··· Brano fornito
Il viaggio in Marocco non è una gita rilassante. Non ti rigeneri, non ti riposi. Lontano anni luce dalle location vippettare stile Sharm. Non è, di certo, la vacanza da villaggio turistico.
Per andare in Marocco devi avere un'agguerrita carica di anticorpi (oltre a riserve di tovaglioli di carta: non ne vedrai), abbondante spirito di adattamento e tanta tanta empatia.
Ti aspettano condizioni igieniche allarmanti, una povertà che ai nostri occhi occidentali appare anacronistica e tanti seccatori insistenti pronti ad imbrogliarti nel souq di turno.

Ma è anche il posto in cui ti dicono che sembri una berbera e ti chiamano Fatima; dove le donne ti accompagnano se chiedi indicazioni e con fare protettivo ti tengono x farti attraversare la strada; in cui ti accolgono col più poliglotta dei benvenuto; e "tu es belle" ti viene rivolto da una voce femminile. È un posto fatto di instancabili lavoratori con cui ti scontri x le viuzze della medina al grido di Balak! È quel posto dove il bonjour dei bambini che ti incontrano e i loro occhi ti fanno dimenticare di tutto tutto il resto.
······
- Esercizio scritto A: Per favore, trascrivi come elenco numerato le righe del listato dalla prima fino a quella che contiene "307L298 322L309 329L325", entrambe incluse, omettendo le righe vuote. Non inserire le immagini nella risposta.
Il brano e il listato sono indipendenti l'uno dall'altro.
··· Dati forniti
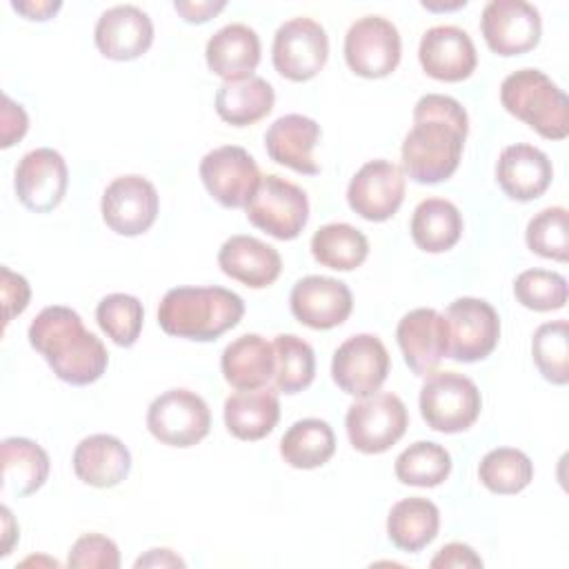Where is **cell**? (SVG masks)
I'll list each match as a JSON object with an SVG mask.
<instances>
[{
    "label": "cell",
    "instance_id": "obj_17",
    "mask_svg": "<svg viewBox=\"0 0 569 569\" xmlns=\"http://www.w3.org/2000/svg\"><path fill=\"white\" fill-rule=\"evenodd\" d=\"M69 187V169L60 151L38 147L27 151L16 164L13 189L22 207L36 213L53 211Z\"/></svg>",
    "mask_w": 569,
    "mask_h": 569
},
{
    "label": "cell",
    "instance_id": "obj_32",
    "mask_svg": "<svg viewBox=\"0 0 569 569\" xmlns=\"http://www.w3.org/2000/svg\"><path fill=\"white\" fill-rule=\"evenodd\" d=\"M440 529L438 507L420 496L398 500L387 516V536L393 547L407 553L425 549Z\"/></svg>",
    "mask_w": 569,
    "mask_h": 569
},
{
    "label": "cell",
    "instance_id": "obj_33",
    "mask_svg": "<svg viewBox=\"0 0 569 569\" xmlns=\"http://www.w3.org/2000/svg\"><path fill=\"white\" fill-rule=\"evenodd\" d=\"M336 453V436L327 420H296L280 438V456L293 469H318Z\"/></svg>",
    "mask_w": 569,
    "mask_h": 569
},
{
    "label": "cell",
    "instance_id": "obj_18",
    "mask_svg": "<svg viewBox=\"0 0 569 569\" xmlns=\"http://www.w3.org/2000/svg\"><path fill=\"white\" fill-rule=\"evenodd\" d=\"M289 307L298 322L309 329L325 331L342 325L349 318L353 296L351 289L338 278L305 276L293 284Z\"/></svg>",
    "mask_w": 569,
    "mask_h": 569
},
{
    "label": "cell",
    "instance_id": "obj_50",
    "mask_svg": "<svg viewBox=\"0 0 569 569\" xmlns=\"http://www.w3.org/2000/svg\"><path fill=\"white\" fill-rule=\"evenodd\" d=\"M465 4H467V0H456L451 4H447V2H427V0L422 2V7L429 9V11H453V9H460Z\"/></svg>",
    "mask_w": 569,
    "mask_h": 569
},
{
    "label": "cell",
    "instance_id": "obj_34",
    "mask_svg": "<svg viewBox=\"0 0 569 569\" xmlns=\"http://www.w3.org/2000/svg\"><path fill=\"white\" fill-rule=\"evenodd\" d=\"M309 247L316 262L336 271H353L369 256L367 236L349 222L322 224L313 231Z\"/></svg>",
    "mask_w": 569,
    "mask_h": 569
},
{
    "label": "cell",
    "instance_id": "obj_42",
    "mask_svg": "<svg viewBox=\"0 0 569 569\" xmlns=\"http://www.w3.org/2000/svg\"><path fill=\"white\" fill-rule=\"evenodd\" d=\"M67 565L73 569H118L120 549L102 533H84L71 545Z\"/></svg>",
    "mask_w": 569,
    "mask_h": 569
},
{
    "label": "cell",
    "instance_id": "obj_15",
    "mask_svg": "<svg viewBox=\"0 0 569 569\" xmlns=\"http://www.w3.org/2000/svg\"><path fill=\"white\" fill-rule=\"evenodd\" d=\"M407 178L402 167L391 160L376 158L365 162L347 187V202L353 213L369 222H385L400 209L405 200Z\"/></svg>",
    "mask_w": 569,
    "mask_h": 569
},
{
    "label": "cell",
    "instance_id": "obj_16",
    "mask_svg": "<svg viewBox=\"0 0 569 569\" xmlns=\"http://www.w3.org/2000/svg\"><path fill=\"white\" fill-rule=\"evenodd\" d=\"M480 31L493 53L520 56L540 42V11L525 0H491L482 9Z\"/></svg>",
    "mask_w": 569,
    "mask_h": 569
},
{
    "label": "cell",
    "instance_id": "obj_36",
    "mask_svg": "<svg viewBox=\"0 0 569 569\" xmlns=\"http://www.w3.org/2000/svg\"><path fill=\"white\" fill-rule=\"evenodd\" d=\"M478 478L491 493L513 496L527 489L533 480V462L520 449L496 447L482 456Z\"/></svg>",
    "mask_w": 569,
    "mask_h": 569
},
{
    "label": "cell",
    "instance_id": "obj_23",
    "mask_svg": "<svg viewBox=\"0 0 569 569\" xmlns=\"http://www.w3.org/2000/svg\"><path fill=\"white\" fill-rule=\"evenodd\" d=\"M320 142V124L302 113H287L273 120L264 133L269 158L305 176L320 173L313 149Z\"/></svg>",
    "mask_w": 569,
    "mask_h": 569
},
{
    "label": "cell",
    "instance_id": "obj_25",
    "mask_svg": "<svg viewBox=\"0 0 569 569\" xmlns=\"http://www.w3.org/2000/svg\"><path fill=\"white\" fill-rule=\"evenodd\" d=\"M78 480L96 489L120 485L131 471L129 447L111 433H91L82 438L71 458Z\"/></svg>",
    "mask_w": 569,
    "mask_h": 569
},
{
    "label": "cell",
    "instance_id": "obj_1",
    "mask_svg": "<svg viewBox=\"0 0 569 569\" xmlns=\"http://www.w3.org/2000/svg\"><path fill=\"white\" fill-rule=\"evenodd\" d=\"M469 116L465 107L442 93H427L413 107V127L402 140V171L418 184L451 178L460 164Z\"/></svg>",
    "mask_w": 569,
    "mask_h": 569
},
{
    "label": "cell",
    "instance_id": "obj_49",
    "mask_svg": "<svg viewBox=\"0 0 569 569\" xmlns=\"http://www.w3.org/2000/svg\"><path fill=\"white\" fill-rule=\"evenodd\" d=\"M0 513H2V531H4V540H2V551H0V556L4 558V556L11 553V547H13V542L18 540V525L13 522V516H11V511H9L7 505L0 507Z\"/></svg>",
    "mask_w": 569,
    "mask_h": 569
},
{
    "label": "cell",
    "instance_id": "obj_37",
    "mask_svg": "<svg viewBox=\"0 0 569 569\" xmlns=\"http://www.w3.org/2000/svg\"><path fill=\"white\" fill-rule=\"evenodd\" d=\"M276 351V389L282 393H298L316 378V353L307 340L296 333H280L273 340Z\"/></svg>",
    "mask_w": 569,
    "mask_h": 569
},
{
    "label": "cell",
    "instance_id": "obj_31",
    "mask_svg": "<svg viewBox=\"0 0 569 569\" xmlns=\"http://www.w3.org/2000/svg\"><path fill=\"white\" fill-rule=\"evenodd\" d=\"M462 213L445 198H425L416 204L409 222L411 240L427 253L449 251L462 236Z\"/></svg>",
    "mask_w": 569,
    "mask_h": 569
},
{
    "label": "cell",
    "instance_id": "obj_44",
    "mask_svg": "<svg viewBox=\"0 0 569 569\" xmlns=\"http://www.w3.org/2000/svg\"><path fill=\"white\" fill-rule=\"evenodd\" d=\"M0 122H2V127H0V147L2 149H9L18 140H22L29 129V116H27L24 107L13 102L7 93L2 96Z\"/></svg>",
    "mask_w": 569,
    "mask_h": 569
},
{
    "label": "cell",
    "instance_id": "obj_24",
    "mask_svg": "<svg viewBox=\"0 0 569 569\" xmlns=\"http://www.w3.org/2000/svg\"><path fill=\"white\" fill-rule=\"evenodd\" d=\"M218 267L231 280L251 289L273 284L282 271V258L276 247L256 236H231L218 249Z\"/></svg>",
    "mask_w": 569,
    "mask_h": 569
},
{
    "label": "cell",
    "instance_id": "obj_3",
    "mask_svg": "<svg viewBox=\"0 0 569 569\" xmlns=\"http://www.w3.org/2000/svg\"><path fill=\"white\" fill-rule=\"evenodd\" d=\"M244 316V300L224 287H173L158 305V325L167 336L211 342Z\"/></svg>",
    "mask_w": 569,
    "mask_h": 569
},
{
    "label": "cell",
    "instance_id": "obj_41",
    "mask_svg": "<svg viewBox=\"0 0 569 569\" xmlns=\"http://www.w3.org/2000/svg\"><path fill=\"white\" fill-rule=\"evenodd\" d=\"M527 247L549 260L567 262L569 260V231H567V209L547 207L538 211L525 229Z\"/></svg>",
    "mask_w": 569,
    "mask_h": 569
},
{
    "label": "cell",
    "instance_id": "obj_39",
    "mask_svg": "<svg viewBox=\"0 0 569 569\" xmlns=\"http://www.w3.org/2000/svg\"><path fill=\"white\" fill-rule=\"evenodd\" d=\"M98 327L118 347H133L140 338L144 309L136 296L109 293L96 307Z\"/></svg>",
    "mask_w": 569,
    "mask_h": 569
},
{
    "label": "cell",
    "instance_id": "obj_43",
    "mask_svg": "<svg viewBox=\"0 0 569 569\" xmlns=\"http://www.w3.org/2000/svg\"><path fill=\"white\" fill-rule=\"evenodd\" d=\"M2 284V305H4V325H9L16 316H20L31 300V287L24 276L11 271L9 267L0 269Z\"/></svg>",
    "mask_w": 569,
    "mask_h": 569
},
{
    "label": "cell",
    "instance_id": "obj_13",
    "mask_svg": "<svg viewBox=\"0 0 569 569\" xmlns=\"http://www.w3.org/2000/svg\"><path fill=\"white\" fill-rule=\"evenodd\" d=\"M391 360L385 342L373 333L349 336L331 358V378L340 391L353 398H365L387 380Z\"/></svg>",
    "mask_w": 569,
    "mask_h": 569
},
{
    "label": "cell",
    "instance_id": "obj_5",
    "mask_svg": "<svg viewBox=\"0 0 569 569\" xmlns=\"http://www.w3.org/2000/svg\"><path fill=\"white\" fill-rule=\"evenodd\" d=\"M420 413L440 433L467 431L480 416L482 398L476 382L458 371H431L420 387Z\"/></svg>",
    "mask_w": 569,
    "mask_h": 569
},
{
    "label": "cell",
    "instance_id": "obj_38",
    "mask_svg": "<svg viewBox=\"0 0 569 569\" xmlns=\"http://www.w3.org/2000/svg\"><path fill=\"white\" fill-rule=\"evenodd\" d=\"M531 356L547 382L560 387L569 382V325L565 318L545 322L533 331Z\"/></svg>",
    "mask_w": 569,
    "mask_h": 569
},
{
    "label": "cell",
    "instance_id": "obj_40",
    "mask_svg": "<svg viewBox=\"0 0 569 569\" xmlns=\"http://www.w3.org/2000/svg\"><path fill=\"white\" fill-rule=\"evenodd\" d=\"M513 296L531 311H556L567 305V278L549 269H527L516 276Z\"/></svg>",
    "mask_w": 569,
    "mask_h": 569
},
{
    "label": "cell",
    "instance_id": "obj_8",
    "mask_svg": "<svg viewBox=\"0 0 569 569\" xmlns=\"http://www.w3.org/2000/svg\"><path fill=\"white\" fill-rule=\"evenodd\" d=\"M149 433L167 445L187 449L207 438L211 429V411L202 396L189 389H167L156 396L147 409Z\"/></svg>",
    "mask_w": 569,
    "mask_h": 569
},
{
    "label": "cell",
    "instance_id": "obj_19",
    "mask_svg": "<svg viewBox=\"0 0 569 569\" xmlns=\"http://www.w3.org/2000/svg\"><path fill=\"white\" fill-rule=\"evenodd\" d=\"M418 60L427 76L442 82H460L476 71L478 53L465 29L456 24H436L422 33Z\"/></svg>",
    "mask_w": 569,
    "mask_h": 569
},
{
    "label": "cell",
    "instance_id": "obj_48",
    "mask_svg": "<svg viewBox=\"0 0 569 569\" xmlns=\"http://www.w3.org/2000/svg\"><path fill=\"white\" fill-rule=\"evenodd\" d=\"M136 569L140 567H184V560L173 553L171 549H149L144 556H140L136 562H133Z\"/></svg>",
    "mask_w": 569,
    "mask_h": 569
},
{
    "label": "cell",
    "instance_id": "obj_4",
    "mask_svg": "<svg viewBox=\"0 0 569 569\" xmlns=\"http://www.w3.org/2000/svg\"><path fill=\"white\" fill-rule=\"evenodd\" d=\"M500 102L507 113L547 140H565L569 136L567 96L540 69L525 67L509 73L500 84Z\"/></svg>",
    "mask_w": 569,
    "mask_h": 569
},
{
    "label": "cell",
    "instance_id": "obj_27",
    "mask_svg": "<svg viewBox=\"0 0 569 569\" xmlns=\"http://www.w3.org/2000/svg\"><path fill=\"white\" fill-rule=\"evenodd\" d=\"M224 427L238 440H262L280 420L278 389H238L224 400Z\"/></svg>",
    "mask_w": 569,
    "mask_h": 569
},
{
    "label": "cell",
    "instance_id": "obj_29",
    "mask_svg": "<svg viewBox=\"0 0 569 569\" xmlns=\"http://www.w3.org/2000/svg\"><path fill=\"white\" fill-rule=\"evenodd\" d=\"M276 102L273 87L251 73L238 80H224L216 91V113L231 127H249L271 113Z\"/></svg>",
    "mask_w": 569,
    "mask_h": 569
},
{
    "label": "cell",
    "instance_id": "obj_14",
    "mask_svg": "<svg viewBox=\"0 0 569 569\" xmlns=\"http://www.w3.org/2000/svg\"><path fill=\"white\" fill-rule=\"evenodd\" d=\"M158 209L160 198L156 187L138 173L113 178L100 200L104 224L127 238L149 231L158 218Z\"/></svg>",
    "mask_w": 569,
    "mask_h": 569
},
{
    "label": "cell",
    "instance_id": "obj_6",
    "mask_svg": "<svg viewBox=\"0 0 569 569\" xmlns=\"http://www.w3.org/2000/svg\"><path fill=\"white\" fill-rule=\"evenodd\" d=\"M247 220L276 240H293L309 220V198L302 187L276 173L260 178V184L244 207Z\"/></svg>",
    "mask_w": 569,
    "mask_h": 569
},
{
    "label": "cell",
    "instance_id": "obj_47",
    "mask_svg": "<svg viewBox=\"0 0 569 569\" xmlns=\"http://www.w3.org/2000/svg\"><path fill=\"white\" fill-rule=\"evenodd\" d=\"M11 9L24 16L27 20L42 22L53 18L62 9V2L60 0H24V2H11Z\"/></svg>",
    "mask_w": 569,
    "mask_h": 569
},
{
    "label": "cell",
    "instance_id": "obj_12",
    "mask_svg": "<svg viewBox=\"0 0 569 569\" xmlns=\"http://www.w3.org/2000/svg\"><path fill=\"white\" fill-rule=\"evenodd\" d=\"M198 173L209 196L227 209L247 207L262 178L253 156L238 144H222L207 151Z\"/></svg>",
    "mask_w": 569,
    "mask_h": 569
},
{
    "label": "cell",
    "instance_id": "obj_11",
    "mask_svg": "<svg viewBox=\"0 0 569 569\" xmlns=\"http://www.w3.org/2000/svg\"><path fill=\"white\" fill-rule=\"evenodd\" d=\"M347 67L369 80L396 71L402 56V40L396 24L382 16H362L345 33Z\"/></svg>",
    "mask_w": 569,
    "mask_h": 569
},
{
    "label": "cell",
    "instance_id": "obj_20",
    "mask_svg": "<svg viewBox=\"0 0 569 569\" xmlns=\"http://www.w3.org/2000/svg\"><path fill=\"white\" fill-rule=\"evenodd\" d=\"M93 42L109 60H136L147 53L153 42V22L149 13L136 4H116L100 13Z\"/></svg>",
    "mask_w": 569,
    "mask_h": 569
},
{
    "label": "cell",
    "instance_id": "obj_26",
    "mask_svg": "<svg viewBox=\"0 0 569 569\" xmlns=\"http://www.w3.org/2000/svg\"><path fill=\"white\" fill-rule=\"evenodd\" d=\"M204 60L222 82L251 76L260 62V38L249 24L229 22L207 40Z\"/></svg>",
    "mask_w": 569,
    "mask_h": 569
},
{
    "label": "cell",
    "instance_id": "obj_22",
    "mask_svg": "<svg viewBox=\"0 0 569 569\" xmlns=\"http://www.w3.org/2000/svg\"><path fill=\"white\" fill-rule=\"evenodd\" d=\"M553 180V167L545 151L533 144L516 142L500 151L496 182L507 198L529 202L540 198Z\"/></svg>",
    "mask_w": 569,
    "mask_h": 569
},
{
    "label": "cell",
    "instance_id": "obj_2",
    "mask_svg": "<svg viewBox=\"0 0 569 569\" xmlns=\"http://www.w3.org/2000/svg\"><path fill=\"white\" fill-rule=\"evenodd\" d=\"M29 345L67 385L84 387L102 378L109 353L102 340L84 329L78 311L64 305L44 307L29 325Z\"/></svg>",
    "mask_w": 569,
    "mask_h": 569
},
{
    "label": "cell",
    "instance_id": "obj_7",
    "mask_svg": "<svg viewBox=\"0 0 569 569\" xmlns=\"http://www.w3.org/2000/svg\"><path fill=\"white\" fill-rule=\"evenodd\" d=\"M349 442L360 453H385L409 427L405 402L396 393L376 391L358 398L345 416Z\"/></svg>",
    "mask_w": 569,
    "mask_h": 569
},
{
    "label": "cell",
    "instance_id": "obj_46",
    "mask_svg": "<svg viewBox=\"0 0 569 569\" xmlns=\"http://www.w3.org/2000/svg\"><path fill=\"white\" fill-rule=\"evenodd\" d=\"M227 7L224 0H176L173 9L189 24H204Z\"/></svg>",
    "mask_w": 569,
    "mask_h": 569
},
{
    "label": "cell",
    "instance_id": "obj_35",
    "mask_svg": "<svg viewBox=\"0 0 569 569\" xmlns=\"http://www.w3.org/2000/svg\"><path fill=\"white\" fill-rule=\"evenodd\" d=\"M449 451L431 440H418L400 451L393 465V473L402 485L411 487H438L451 473Z\"/></svg>",
    "mask_w": 569,
    "mask_h": 569
},
{
    "label": "cell",
    "instance_id": "obj_9",
    "mask_svg": "<svg viewBox=\"0 0 569 569\" xmlns=\"http://www.w3.org/2000/svg\"><path fill=\"white\" fill-rule=\"evenodd\" d=\"M447 358L458 362L485 360L500 340V316L482 298H456L445 309Z\"/></svg>",
    "mask_w": 569,
    "mask_h": 569
},
{
    "label": "cell",
    "instance_id": "obj_30",
    "mask_svg": "<svg viewBox=\"0 0 569 569\" xmlns=\"http://www.w3.org/2000/svg\"><path fill=\"white\" fill-rule=\"evenodd\" d=\"M2 491L18 498L36 493L49 478V453L33 440L11 436L0 442Z\"/></svg>",
    "mask_w": 569,
    "mask_h": 569
},
{
    "label": "cell",
    "instance_id": "obj_45",
    "mask_svg": "<svg viewBox=\"0 0 569 569\" xmlns=\"http://www.w3.org/2000/svg\"><path fill=\"white\" fill-rule=\"evenodd\" d=\"M433 569H462V567H482V558L465 542H449L438 549L429 562Z\"/></svg>",
    "mask_w": 569,
    "mask_h": 569
},
{
    "label": "cell",
    "instance_id": "obj_21",
    "mask_svg": "<svg viewBox=\"0 0 569 569\" xmlns=\"http://www.w3.org/2000/svg\"><path fill=\"white\" fill-rule=\"evenodd\" d=\"M396 340L407 367L416 376H429L447 358L445 316L431 307L411 309L400 318Z\"/></svg>",
    "mask_w": 569,
    "mask_h": 569
},
{
    "label": "cell",
    "instance_id": "obj_10",
    "mask_svg": "<svg viewBox=\"0 0 569 569\" xmlns=\"http://www.w3.org/2000/svg\"><path fill=\"white\" fill-rule=\"evenodd\" d=\"M327 58L329 36L313 18L298 16L278 27L271 44V60L282 78L307 82L322 71Z\"/></svg>",
    "mask_w": 569,
    "mask_h": 569
},
{
    "label": "cell",
    "instance_id": "obj_28",
    "mask_svg": "<svg viewBox=\"0 0 569 569\" xmlns=\"http://www.w3.org/2000/svg\"><path fill=\"white\" fill-rule=\"evenodd\" d=\"M222 378L233 389H258L276 373L273 342L258 333H242L231 340L220 356Z\"/></svg>",
    "mask_w": 569,
    "mask_h": 569
}]
</instances>
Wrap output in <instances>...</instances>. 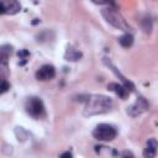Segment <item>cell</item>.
Returning <instances> with one entry per match:
<instances>
[{"instance_id": "1", "label": "cell", "mask_w": 158, "mask_h": 158, "mask_svg": "<svg viewBox=\"0 0 158 158\" xmlns=\"http://www.w3.org/2000/svg\"><path fill=\"white\" fill-rule=\"evenodd\" d=\"M114 106L112 100L105 95H89L85 99V116H94L109 112Z\"/></svg>"}, {"instance_id": "2", "label": "cell", "mask_w": 158, "mask_h": 158, "mask_svg": "<svg viewBox=\"0 0 158 158\" xmlns=\"http://www.w3.org/2000/svg\"><path fill=\"white\" fill-rule=\"evenodd\" d=\"M101 15L106 20V22L110 23L111 26H114L115 28L122 30V31H128L130 30V26L126 22V20L115 9H112V7H104L101 10Z\"/></svg>"}, {"instance_id": "3", "label": "cell", "mask_w": 158, "mask_h": 158, "mask_svg": "<svg viewBox=\"0 0 158 158\" xmlns=\"http://www.w3.org/2000/svg\"><path fill=\"white\" fill-rule=\"evenodd\" d=\"M93 136L98 141L109 142V141H112L117 136V130L112 125H109V123H99L94 128Z\"/></svg>"}, {"instance_id": "4", "label": "cell", "mask_w": 158, "mask_h": 158, "mask_svg": "<svg viewBox=\"0 0 158 158\" xmlns=\"http://www.w3.org/2000/svg\"><path fill=\"white\" fill-rule=\"evenodd\" d=\"M25 109H26V112L35 118H40L41 116L44 115V105L42 100L36 96H31L26 100Z\"/></svg>"}, {"instance_id": "5", "label": "cell", "mask_w": 158, "mask_h": 158, "mask_svg": "<svg viewBox=\"0 0 158 158\" xmlns=\"http://www.w3.org/2000/svg\"><path fill=\"white\" fill-rule=\"evenodd\" d=\"M21 10V5L17 0H1L0 12L2 15H15Z\"/></svg>"}, {"instance_id": "6", "label": "cell", "mask_w": 158, "mask_h": 158, "mask_svg": "<svg viewBox=\"0 0 158 158\" xmlns=\"http://www.w3.org/2000/svg\"><path fill=\"white\" fill-rule=\"evenodd\" d=\"M56 75V69L53 65L51 64H44L42 65L37 72H36V78L41 81H47V80H51L53 79Z\"/></svg>"}, {"instance_id": "7", "label": "cell", "mask_w": 158, "mask_h": 158, "mask_svg": "<svg viewBox=\"0 0 158 158\" xmlns=\"http://www.w3.org/2000/svg\"><path fill=\"white\" fill-rule=\"evenodd\" d=\"M147 109H148V104H147L146 99L142 98V96H139V98L136 100V102L128 107L127 112H128L131 116H137V115L142 114L143 111H146Z\"/></svg>"}, {"instance_id": "8", "label": "cell", "mask_w": 158, "mask_h": 158, "mask_svg": "<svg viewBox=\"0 0 158 158\" xmlns=\"http://www.w3.org/2000/svg\"><path fill=\"white\" fill-rule=\"evenodd\" d=\"M157 152H158V141L156 138H149L147 141L146 148L143 151V156L148 157V158H152V157L157 156Z\"/></svg>"}, {"instance_id": "9", "label": "cell", "mask_w": 158, "mask_h": 158, "mask_svg": "<svg viewBox=\"0 0 158 158\" xmlns=\"http://www.w3.org/2000/svg\"><path fill=\"white\" fill-rule=\"evenodd\" d=\"M107 89L114 91L116 95H118L120 98L122 99H126L128 93H130V89L126 86V85H121V84H117V83H110L107 85Z\"/></svg>"}, {"instance_id": "10", "label": "cell", "mask_w": 158, "mask_h": 158, "mask_svg": "<svg viewBox=\"0 0 158 158\" xmlns=\"http://www.w3.org/2000/svg\"><path fill=\"white\" fill-rule=\"evenodd\" d=\"M64 58L69 62H77L81 58V52L75 49L73 46H68L67 51H65V54H64Z\"/></svg>"}, {"instance_id": "11", "label": "cell", "mask_w": 158, "mask_h": 158, "mask_svg": "<svg viewBox=\"0 0 158 158\" xmlns=\"http://www.w3.org/2000/svg\"><path fill=\"white\" fill-rule=\"evenodd\" d=\"M12 52V47L10 44H4L0 48V64H7V59Z\"/></svg>"}, {"instance_id": "12", "label": "cell", "mask_w": 158, "mask_h": 158, "mask_svg": "<svg viewBox=\"0 0 158 158\" xmlns=\"http://www.w3.org/2000/svg\"><path fill=\"white\" fill-rule=\"evenodd\" d=\"M95 152L100 156H118V153L114 148L105 146H95Z\"/></svg>"}, {"instance_id": "13", "label": "cell", "mask_w": 158, "mask_h": 158, "mask_svg": "<svg viewBox=\"0 0 158 158\" xmlns=\"http://www.w3.org/2000/svg\"><path fill=\"white\" fill-rule=\"evenodd\" d=\"M118 43H120L122 47H125V48L131 47L132 43H133V37H132V35H130V33L122 35V36L118 38Z\"/></svg>"}, {"instance_id": "14", "label": "cell", "mask_w": 158, "mask_h": 158, "mask_svg": "<svg viewBox=\"0 0 158 158\" xmlns=\"http://www.w3.org/2000/svg\"><path fill=\"white\" fill-rule=\"evenodd\" d=\"M19 58L21 59V60H20V64L23 65V64L27 62V59L30 58V53H28V51H27V49H21V51L19 52Z\"/></svg>"}, {"instance_id": "15", "label": "cell", "mask_w": 158, "mask_h": 158, "mask_svg": "<svg viewBox=\"0 0 158 158\" xmlns=\"http://www.w3.org/2000/svg\"><path fill=\"white\" fill-rule=\"evenodd\" d=\"M9 88H10V85H9L7 80H6V79H1V90H0V93H1V94L6 93V91L9 90Z\"/></svg>"}, {"instance_id": "16", "label": "cell", "mask_w": 158, "mask_h": 158, "mask_svg": "<svg viewBox=\"0 0 158 158\" xmlns=\"http://www.w3.org/2000/svg\"><path fill=\"white\" fill-rule=\"evenodd\" d=\"M94 4L98 5H105V4H112V0H91Z\"/></svg>"}, {"instance_id": "17", "label": "cell", "mask_w": 158, "mask_h": 158, "mask_svg": "<svg viewBox=\"0 0 158 158\" xmlns=\"http://www.w3.org/2000/svg\"><path fill=\"white\" fill-rule=\"evenodd\" d=\"M60 157H62V158H64V157H69V158H70V157H72V153H70V152H64V153L60 154Z\"/></svg>"}, {"instance_id": "18", "label": "cell", "mask_w": 158, "mask_h": 158, "mask_svg": "<svg viewBox=\"0 0 158 158\" xmlns=\"http://www.w3.org/2000/svg\"><path fill=\"white\" fill-rule=\"evenodd\" d=\"M122 156H126V157H127V156H130V157H133V154H132L131 152H123V153H122Z\"/></svg>"}]
</instances>
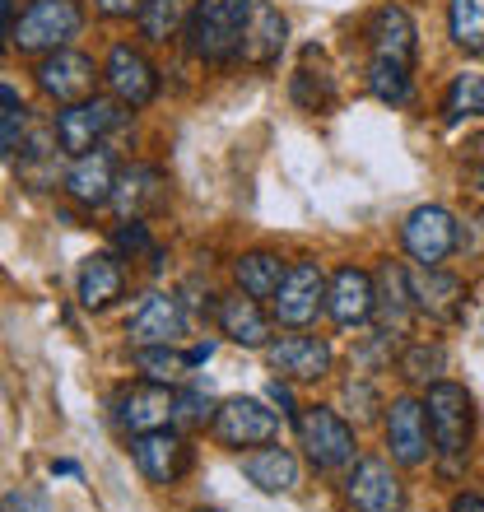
······
- Esercizio scritto B: Nel brano sul Marocco, con quale nome ti chiamano?

- Soluzione del problema A:
1. Where is **cell**? (SVG masks)
2. I'll list each match as a JSON object with an SVG mask.
3. <instances>
4. [{
5.     "label": "cell",
6.     "instance_id": "obj_17",
7.     "mask_svg": "<svg viewBox=\"0 0 569 569\" xmlns=\"http://www.w3.org/2000/svg\"><path fill=\"white\" fill-rule=\"evenodd\" d=\"M69 187V169L60 151L38 147L27 151L16 164L13 189L22 207L36 213L53 211Z\"/></svg>",
8.     "mask_w": 569,
9.     "mask_h": 569
10. },
11. {
12.     "label": "cell",
13.     "instance_id": "obj_32",
14.     "mask_svg": "<svg viewBox=\"0 0 569 569\" xmlns=\"http://www.w3.org/2000/svg\"><path fill=\"white\" fill-rule=\"evenodd\" d=\"M440 529L438 507L420 496L398 500L387 516V536L393 547L407 553L425 549Z\"/></svg>",
15.     "mask_w": 569,
16.     "mask_h": 569
17. },
18. {
19.     "label": "cell",
20.     "instance_id": "obj_33",
21.     "mask_svg": "<svg viewBox=\"0 0 569 569\" xmlns=\"http://www.w3.org/2000/svg\"><path fill=\"white\" fill-rule=\"evenodd\" d=\"M336 453V436L327 420H296L280 438V456L293 469H318Z\"/></svg>",
22.     "mask_w": 569,
23.     "mask_h": 569
24. },
25. {
26.     "label": "cell",
27.     "instance_id": "obj_18",
28.     "mask_svg": "<svg viewBox=\"0 0 569 569\" xmlns=\"http://www.w3.org/2000/svg\"><path fill=\"white\" fill-rule=\"evenodd\" d=\"M289 307L298 322L309 329L325 331L342 325L349 318L353 296L351 289L338 278L305 276L293 284Z\"/></svg>",

- Soluzione del problema B: Fatima.